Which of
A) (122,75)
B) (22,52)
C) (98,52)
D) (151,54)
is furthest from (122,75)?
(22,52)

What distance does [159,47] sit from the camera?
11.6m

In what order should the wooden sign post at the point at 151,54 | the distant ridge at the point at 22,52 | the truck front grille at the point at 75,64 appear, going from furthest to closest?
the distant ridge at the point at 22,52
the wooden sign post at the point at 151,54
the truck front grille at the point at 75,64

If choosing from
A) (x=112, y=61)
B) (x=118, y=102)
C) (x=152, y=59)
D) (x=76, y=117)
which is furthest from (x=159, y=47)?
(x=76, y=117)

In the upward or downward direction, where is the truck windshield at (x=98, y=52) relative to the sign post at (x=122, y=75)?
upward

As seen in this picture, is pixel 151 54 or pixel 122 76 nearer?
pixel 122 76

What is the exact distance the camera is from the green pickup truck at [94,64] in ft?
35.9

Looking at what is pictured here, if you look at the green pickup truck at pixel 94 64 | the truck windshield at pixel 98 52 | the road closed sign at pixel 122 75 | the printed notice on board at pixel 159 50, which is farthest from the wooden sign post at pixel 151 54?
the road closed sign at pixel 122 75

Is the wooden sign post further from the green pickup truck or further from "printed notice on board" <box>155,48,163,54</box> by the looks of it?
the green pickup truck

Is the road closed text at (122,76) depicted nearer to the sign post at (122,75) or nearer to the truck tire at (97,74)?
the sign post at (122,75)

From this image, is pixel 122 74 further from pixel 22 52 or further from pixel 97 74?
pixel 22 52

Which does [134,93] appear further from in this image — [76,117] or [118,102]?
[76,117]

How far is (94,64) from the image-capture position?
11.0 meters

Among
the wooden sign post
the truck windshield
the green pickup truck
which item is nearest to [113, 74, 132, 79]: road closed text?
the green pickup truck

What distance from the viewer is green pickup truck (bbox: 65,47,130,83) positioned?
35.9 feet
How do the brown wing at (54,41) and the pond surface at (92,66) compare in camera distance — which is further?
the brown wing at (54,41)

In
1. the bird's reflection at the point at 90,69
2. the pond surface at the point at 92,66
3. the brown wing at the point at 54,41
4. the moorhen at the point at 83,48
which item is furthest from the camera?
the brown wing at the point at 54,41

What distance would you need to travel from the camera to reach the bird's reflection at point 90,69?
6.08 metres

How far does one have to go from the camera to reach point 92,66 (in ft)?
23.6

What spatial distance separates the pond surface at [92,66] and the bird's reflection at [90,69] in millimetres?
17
-=-=-=-=-
**What the exercise asks:** Duplicate all of the records above, line for line, exactly as they appear.

**Answer to the task:**
Which of
A) (122,75)
B) (22,52)
C) (98,52)
D) (151,54)
is furthest from (122,75)?
(22,52)

What distance does [159,47] sit from the camera?
11.6m

In what order should the wooden sign post at the point at 151,54 | the distant ridge at the point at 22,52 | the truck front grille at the point at 75,64 appear, going from furthest to closest?
the distant ridge at the point at 22,52
the wooden sign post at the point at 151,54
the truck front grille at the point at 75,64

If choosing from
A) (x=112, y=61)
B) (x=118, y=102)
C) (x=152, y=59)
D) (x=76, y=117)
which is furthest from (x=159, y=47)?
(x=76, y=117)

In the upward or downward direction, where is the truck windshield at (x=98, y=52) relative to the sign post at (x=122, y=75)?
upward

As seen in this picture, is pixel 151 54 or pixel 122 76 nearer?
pixel 122 76

What is the exact distance the camera is from the green pickup truck at [94,64] in ft?
35.9

Looking at what is pictured here, if you look at the green pickup truck at pixel 94 64 | the truck windshield at pixel 98 52 | the road closed sign at pixel 122 75 | the printed notice on board at pixel 159 50, which is farthest from the wooden sign post at pixel 151 54?
the road closed sign at pixel 122 75

Is the wooden sign post further from the green pickup truck or further from "printed notice on board" <box>155,48,163,54</box> by the looks of it?
the green pickup truck

Is the road closed text at (122,76) depicted nearer to the sign post at (122,75) or nearer to the truck tire at (97,74)?
the sign post at (122,75)

From this image, is pixel 122 74 further from pixel 22 52 or further from pixel 97 74?
pixel 22 52

Which does [134,93] appear further from in this image — [76,117] or [118,102]?
[76,117]

How far is (94,64) from the image-capture position?
11.0 meters

Among
the wooden sign post
the truck windshield
the green pickup truck
which item is nearest to [113, 74, 132, 79]: road closed text?
the green pickup truck

What distance from the viewer is green pickup truck (bbox: 65,47,130,83) positioned?
35.9 feet
How do the brown wing at (54,41) and the pond surface at (92,66) compare in camera distance — which is further?
the brown wing at (54,41)

In
1. the bird's reflection at the point at 90,69
2. the pond surface at the point at 92,66
3. the brown wing at the point at 54,41
4. the moorhen at the point at 83,48
which item is furthest from the camera?
the brown wing at the point at 54,41

What distance would you need to travel from the camera to reach the bird's reflection at point 90,69?
6.08 metres

How far does one have to go from the camera to reach point 92,66 (in ft)?
23.6

What spatial distance separates the pond surface at [92,66] and the bird's reflection at [90,69] in millimetres?
17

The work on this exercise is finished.